PROFESSOR AND PEERS FEEDBACK
The final feedback I received during the presentation was to make few changes with label in the dashboard 3 and color change in dashboard 1. I did the changes as shown below. Also, they like the homepage.
RESULTS
Overall, the visualization was successful in conveying significant Netflix information through the use of a story. The dashboards made that quite clear. The United States has the most subscribers and content in the whole world. The United States is at the top in terms of subscribers, but if we look at subscription growth, Africa is at the top. It turned out that Switzerland is where Netflix is most expensive. By clicking on the homepage image below, you can navigate to the final result.
REFLECTION
This project was the most exciting and challenging of all the projects I’ve worked on so far.
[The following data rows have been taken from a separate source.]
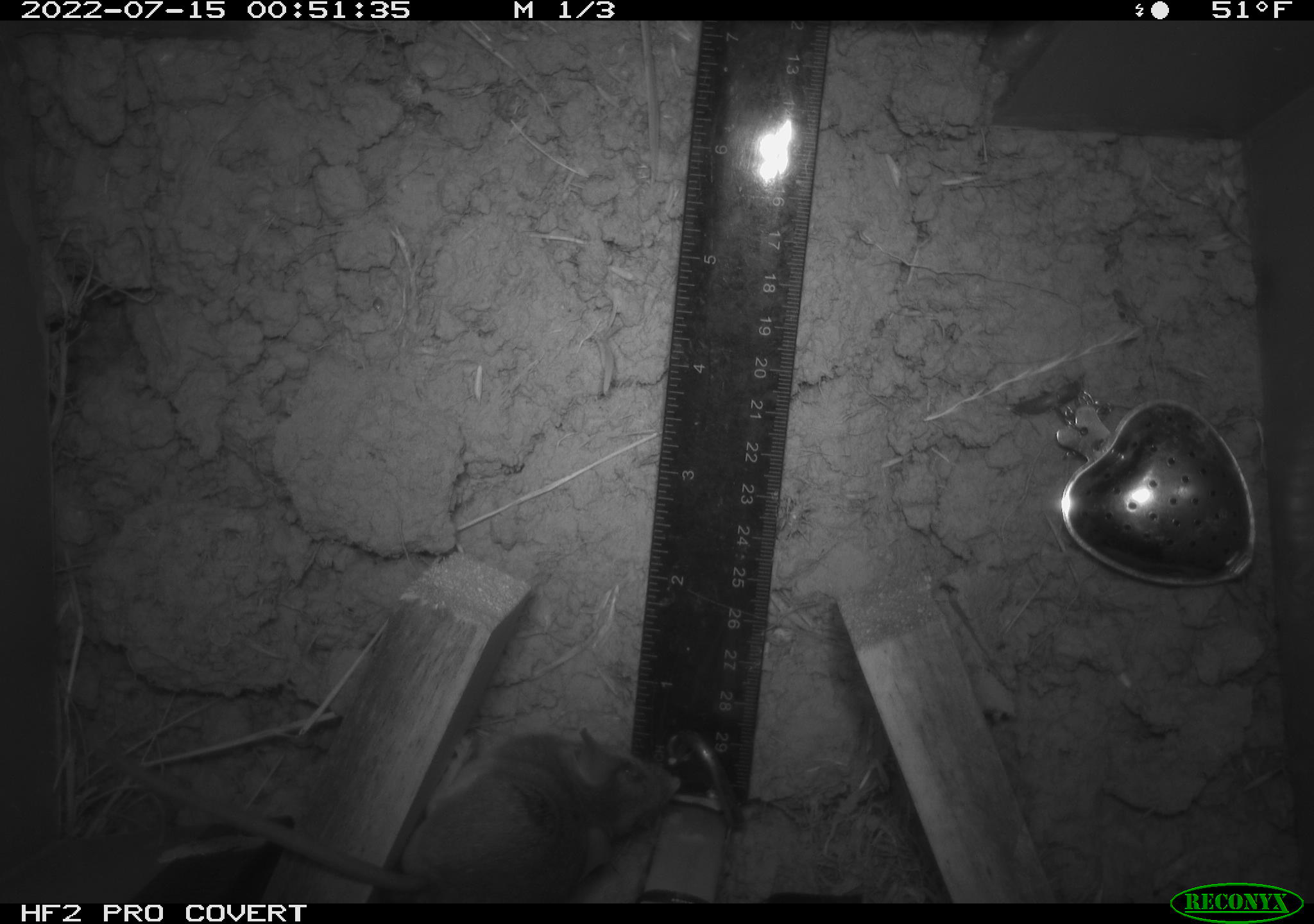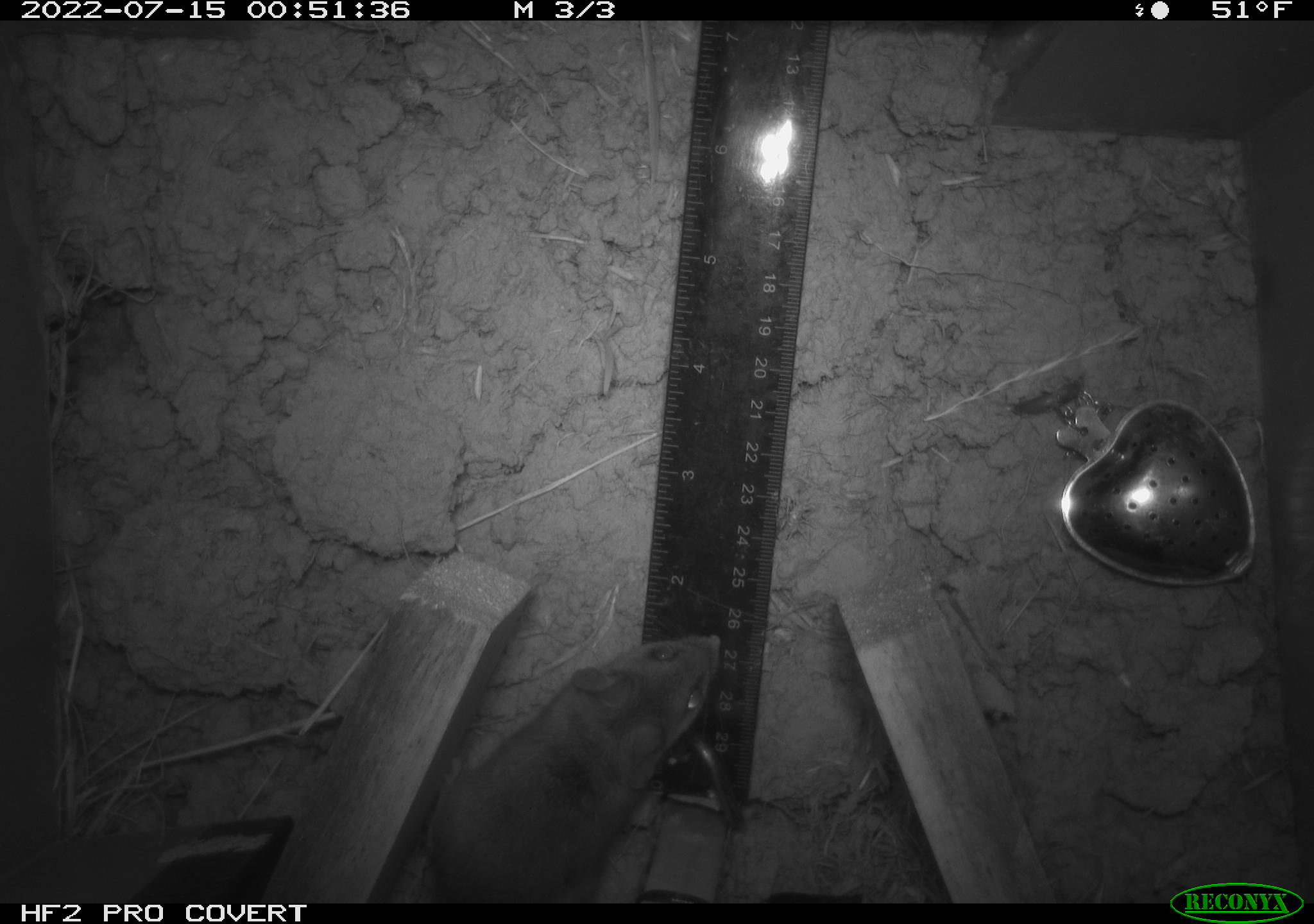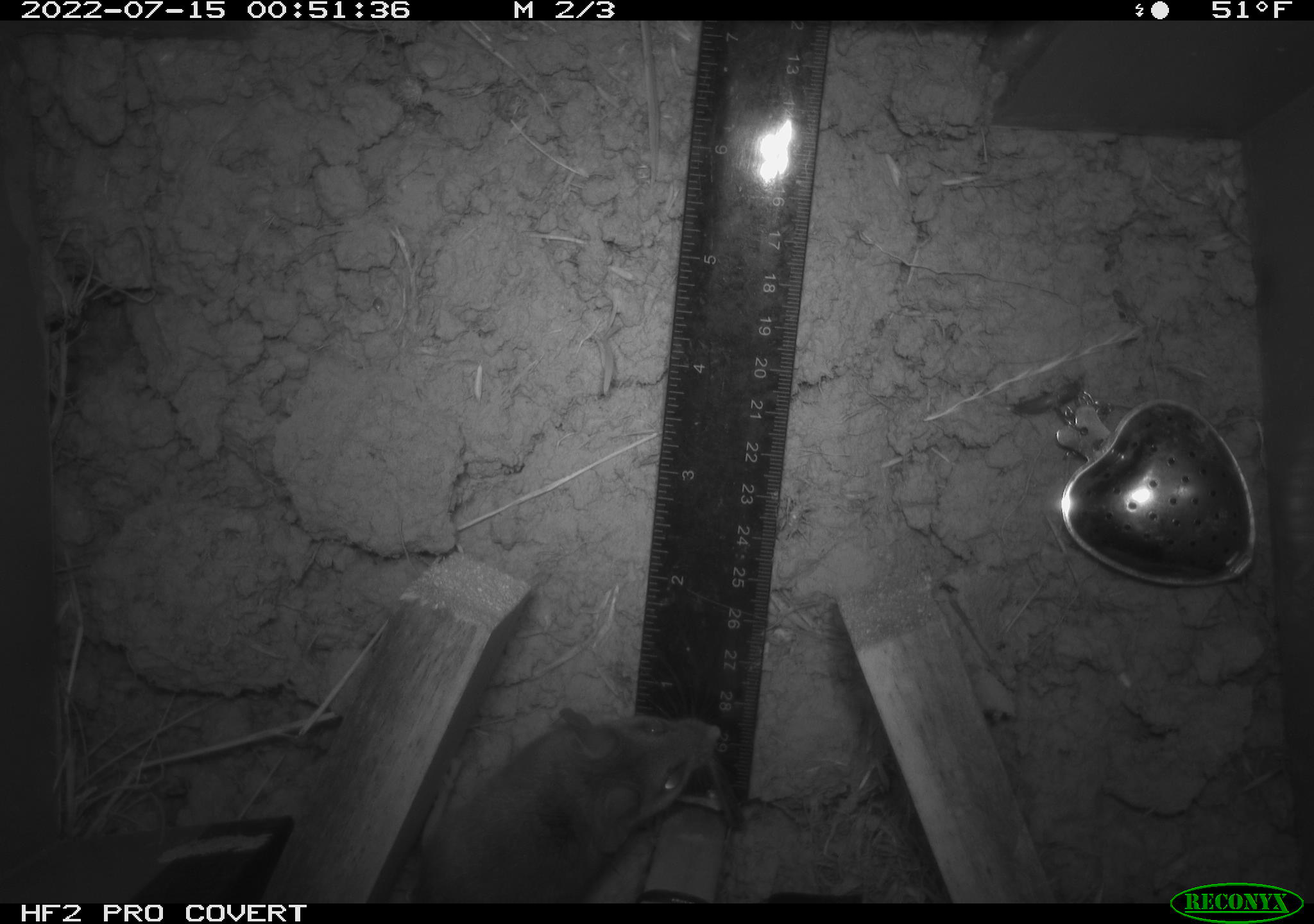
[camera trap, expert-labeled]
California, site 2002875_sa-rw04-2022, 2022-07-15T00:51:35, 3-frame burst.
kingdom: Animalia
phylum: Chordata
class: Mammalia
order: Rodentia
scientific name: Rodentia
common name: mouse species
I pushed myself and got out of my comfort zone to learn advanced Tableau features. I spent a lot of time just watching and learning how and what to do. Although I only had a short time to learn everything, I gave it my all. The most difficult aspect for me was completing this project in such a short period because I wasted nearly three days of my initial phase time trying to figure out and clean the initial dataset that I proposed. After switching that data set, I discovered three good datasets. It would be ideal if the subscribers’ data set contained more years of data. We could add more information in the future, such as IMB ratings and data on how many people share a single subscription. It’s great that the homepage interface allows you to add more information without changing much.